HR, 17-12-2019, nr. 18/03362
ECLI:NL:HR:2019:1993
- Instantie
Hoge Raad
- Datum
17-12-2019
- Zaaknummer
18/03362
- Vakgebied(en)
Strafrecht algemeen (V)
Materieel strafrecht (V)
- Brondocumenten en formele relaties
ECLI:NL:HR:2019:1993, Uitspraak, Hoge Raad (Strafkamer), 17‑12‑2019; (Cassatie, Artikel 80a RO-zaken)
- Vindplaatsen
Uitspraak 17‑12‑2019
Inhoudsindicatie
Poging gekwalificeerde doodslag tijdens proeftijd door met een auto met verhoogde snelheid tegen/op een scooterrijder aan/in te rijden. HR: art. 80a RO, zonder schriftelijk standpunt AG.
Partij(en)
HOGE RAAD DER NEDERLANDEN
STRAFKAMER
Nummer 18/03362
Datum 17 december 2019
ARREST
op het beroep in cassatie tegen een arrest van het Gerechtshof Den Haag van 11 juli 2018, nummer 22/005870-16, in de strafzaak
tegen
[verdachte],
geboren te [geboorteplaats] op [geboortedatum] 1973,
hierna: de verdachte.
1. Geding in cassatie
Het beroep is ingesteld door de verdachte. Namens deze hebben R.J. Baumgardt en P. van Dongen, beiden advocaat te Rotterdam, een schriftuur ingediend. De schriftuur is aan dit arrest gehecht en maakt daarvan deel uit.

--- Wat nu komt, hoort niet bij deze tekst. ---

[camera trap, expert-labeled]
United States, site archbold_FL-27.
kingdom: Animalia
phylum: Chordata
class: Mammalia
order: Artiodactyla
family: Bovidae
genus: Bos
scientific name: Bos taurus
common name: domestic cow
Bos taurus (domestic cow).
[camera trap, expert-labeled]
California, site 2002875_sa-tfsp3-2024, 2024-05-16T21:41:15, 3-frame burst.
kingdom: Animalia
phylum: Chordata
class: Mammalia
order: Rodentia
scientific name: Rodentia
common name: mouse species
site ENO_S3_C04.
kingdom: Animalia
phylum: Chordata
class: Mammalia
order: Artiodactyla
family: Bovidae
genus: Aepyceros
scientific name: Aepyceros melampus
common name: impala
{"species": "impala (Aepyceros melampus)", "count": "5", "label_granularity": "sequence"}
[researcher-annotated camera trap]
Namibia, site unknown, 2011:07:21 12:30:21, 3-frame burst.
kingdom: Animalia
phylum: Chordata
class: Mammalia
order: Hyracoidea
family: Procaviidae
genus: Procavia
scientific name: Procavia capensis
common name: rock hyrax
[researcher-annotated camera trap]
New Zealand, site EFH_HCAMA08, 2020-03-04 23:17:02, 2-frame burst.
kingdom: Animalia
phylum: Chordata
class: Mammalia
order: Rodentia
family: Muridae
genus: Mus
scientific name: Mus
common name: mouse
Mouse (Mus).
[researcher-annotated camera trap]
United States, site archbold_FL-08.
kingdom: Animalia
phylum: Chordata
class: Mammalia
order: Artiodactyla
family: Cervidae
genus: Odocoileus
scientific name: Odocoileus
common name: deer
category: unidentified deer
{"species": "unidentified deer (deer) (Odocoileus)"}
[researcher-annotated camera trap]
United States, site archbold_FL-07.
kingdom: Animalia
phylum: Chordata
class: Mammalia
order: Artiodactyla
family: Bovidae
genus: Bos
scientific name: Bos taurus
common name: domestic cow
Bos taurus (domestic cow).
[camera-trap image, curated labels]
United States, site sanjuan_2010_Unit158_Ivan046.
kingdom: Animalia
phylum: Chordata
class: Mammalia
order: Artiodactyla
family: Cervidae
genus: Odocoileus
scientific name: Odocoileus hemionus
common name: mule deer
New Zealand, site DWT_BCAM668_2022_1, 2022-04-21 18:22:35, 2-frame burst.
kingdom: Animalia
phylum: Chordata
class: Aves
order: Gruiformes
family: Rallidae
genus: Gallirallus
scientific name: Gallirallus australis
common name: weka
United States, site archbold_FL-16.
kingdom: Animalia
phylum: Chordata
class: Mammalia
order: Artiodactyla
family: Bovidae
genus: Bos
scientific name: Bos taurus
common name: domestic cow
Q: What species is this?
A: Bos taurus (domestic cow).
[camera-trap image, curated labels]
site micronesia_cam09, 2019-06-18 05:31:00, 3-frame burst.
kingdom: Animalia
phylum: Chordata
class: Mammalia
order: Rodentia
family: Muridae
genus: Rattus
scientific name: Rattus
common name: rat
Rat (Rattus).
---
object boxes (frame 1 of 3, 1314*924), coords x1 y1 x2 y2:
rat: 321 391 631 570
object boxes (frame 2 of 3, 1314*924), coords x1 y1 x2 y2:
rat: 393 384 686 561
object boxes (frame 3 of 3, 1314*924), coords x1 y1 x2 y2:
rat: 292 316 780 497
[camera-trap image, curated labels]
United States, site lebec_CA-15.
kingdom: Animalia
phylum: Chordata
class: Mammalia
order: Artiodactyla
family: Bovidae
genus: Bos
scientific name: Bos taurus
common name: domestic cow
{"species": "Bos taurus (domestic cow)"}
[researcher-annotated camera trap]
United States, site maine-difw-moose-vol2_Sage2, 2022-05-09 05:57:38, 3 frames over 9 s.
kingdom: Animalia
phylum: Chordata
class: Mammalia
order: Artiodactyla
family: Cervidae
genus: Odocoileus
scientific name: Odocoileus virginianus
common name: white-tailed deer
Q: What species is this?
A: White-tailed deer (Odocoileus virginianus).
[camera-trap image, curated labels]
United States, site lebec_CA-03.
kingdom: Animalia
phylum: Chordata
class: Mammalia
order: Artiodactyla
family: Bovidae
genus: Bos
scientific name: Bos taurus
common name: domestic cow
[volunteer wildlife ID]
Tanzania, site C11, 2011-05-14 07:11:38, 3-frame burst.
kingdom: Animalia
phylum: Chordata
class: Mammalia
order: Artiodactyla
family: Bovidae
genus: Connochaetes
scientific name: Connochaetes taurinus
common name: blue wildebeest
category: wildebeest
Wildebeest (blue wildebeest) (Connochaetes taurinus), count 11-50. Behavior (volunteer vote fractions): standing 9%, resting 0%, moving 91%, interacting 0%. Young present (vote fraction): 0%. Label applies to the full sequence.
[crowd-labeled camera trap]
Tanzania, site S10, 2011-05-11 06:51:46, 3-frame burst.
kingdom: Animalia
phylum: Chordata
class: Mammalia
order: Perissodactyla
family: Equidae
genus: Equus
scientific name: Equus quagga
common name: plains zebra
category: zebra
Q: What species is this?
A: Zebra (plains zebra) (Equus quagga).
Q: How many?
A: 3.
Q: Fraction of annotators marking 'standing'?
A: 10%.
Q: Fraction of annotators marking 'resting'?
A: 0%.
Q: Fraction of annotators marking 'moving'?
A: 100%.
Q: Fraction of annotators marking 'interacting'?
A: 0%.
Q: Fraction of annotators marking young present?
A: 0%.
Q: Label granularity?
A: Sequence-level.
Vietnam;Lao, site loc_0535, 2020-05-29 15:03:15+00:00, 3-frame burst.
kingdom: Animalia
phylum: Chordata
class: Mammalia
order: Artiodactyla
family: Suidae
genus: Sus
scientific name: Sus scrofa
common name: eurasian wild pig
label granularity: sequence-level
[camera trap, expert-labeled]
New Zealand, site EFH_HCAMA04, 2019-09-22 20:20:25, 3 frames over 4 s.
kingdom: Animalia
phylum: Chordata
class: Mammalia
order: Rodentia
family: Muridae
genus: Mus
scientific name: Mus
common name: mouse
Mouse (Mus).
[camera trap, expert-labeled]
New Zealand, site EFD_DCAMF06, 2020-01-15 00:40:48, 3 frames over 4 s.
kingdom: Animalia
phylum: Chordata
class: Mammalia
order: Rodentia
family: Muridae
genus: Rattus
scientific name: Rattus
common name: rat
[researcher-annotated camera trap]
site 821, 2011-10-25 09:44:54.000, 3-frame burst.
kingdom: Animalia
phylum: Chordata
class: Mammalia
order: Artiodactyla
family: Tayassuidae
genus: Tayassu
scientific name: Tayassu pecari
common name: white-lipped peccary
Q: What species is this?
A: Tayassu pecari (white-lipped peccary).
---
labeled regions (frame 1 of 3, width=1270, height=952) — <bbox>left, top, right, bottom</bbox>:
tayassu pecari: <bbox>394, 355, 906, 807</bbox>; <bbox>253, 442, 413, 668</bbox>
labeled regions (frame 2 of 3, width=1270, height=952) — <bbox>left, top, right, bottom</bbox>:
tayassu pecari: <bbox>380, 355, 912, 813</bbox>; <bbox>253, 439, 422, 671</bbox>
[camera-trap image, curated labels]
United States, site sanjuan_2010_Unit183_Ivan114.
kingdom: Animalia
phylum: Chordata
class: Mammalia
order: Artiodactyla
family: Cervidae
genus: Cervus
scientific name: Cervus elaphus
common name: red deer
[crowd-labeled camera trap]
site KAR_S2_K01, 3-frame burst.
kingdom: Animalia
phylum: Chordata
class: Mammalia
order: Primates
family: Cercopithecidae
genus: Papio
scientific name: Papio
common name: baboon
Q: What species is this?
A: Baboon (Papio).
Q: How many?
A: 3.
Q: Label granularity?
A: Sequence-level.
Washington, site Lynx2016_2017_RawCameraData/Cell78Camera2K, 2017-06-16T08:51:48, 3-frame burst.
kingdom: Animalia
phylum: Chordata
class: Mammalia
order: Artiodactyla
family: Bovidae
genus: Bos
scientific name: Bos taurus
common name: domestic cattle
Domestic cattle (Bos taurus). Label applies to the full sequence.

2. Beoordeling van de ontvankelijkheid van het beroep
De Hoge Raad is van oordeel dat de aangevoerde klachten geen behandeling in cassatie rechtvaardigen omdat de partij die het cassatieberoep heeft ingesteld klaarblijkelijk onvoldoende belang heeft bij het cassatieberoep dan wel omdat de klachten klaarblijkelijk niet tot cassatie kunnen leiden.
De Hoge Raad zal daarom – gezien art. 80a van de Wet op de rechterlijke organisatie en gehoord de Procureur-Generaal – het beroep niet-ontvankelijk verklaren.
3. Beslissing
De Hoge Raad verklaart het beroep in cassatie niet-ontvankelijk.
Dit arrest is gewezen door de vice-president W.A.M. van Schendel als voorzitter, en de raadsheren Y. Buruma en A.L.J. van Strien, in bijzijn van de waarnemend griffier J.D.M. Hart, en uitgesproken ter openbare terechtzitting van 17 december 2019.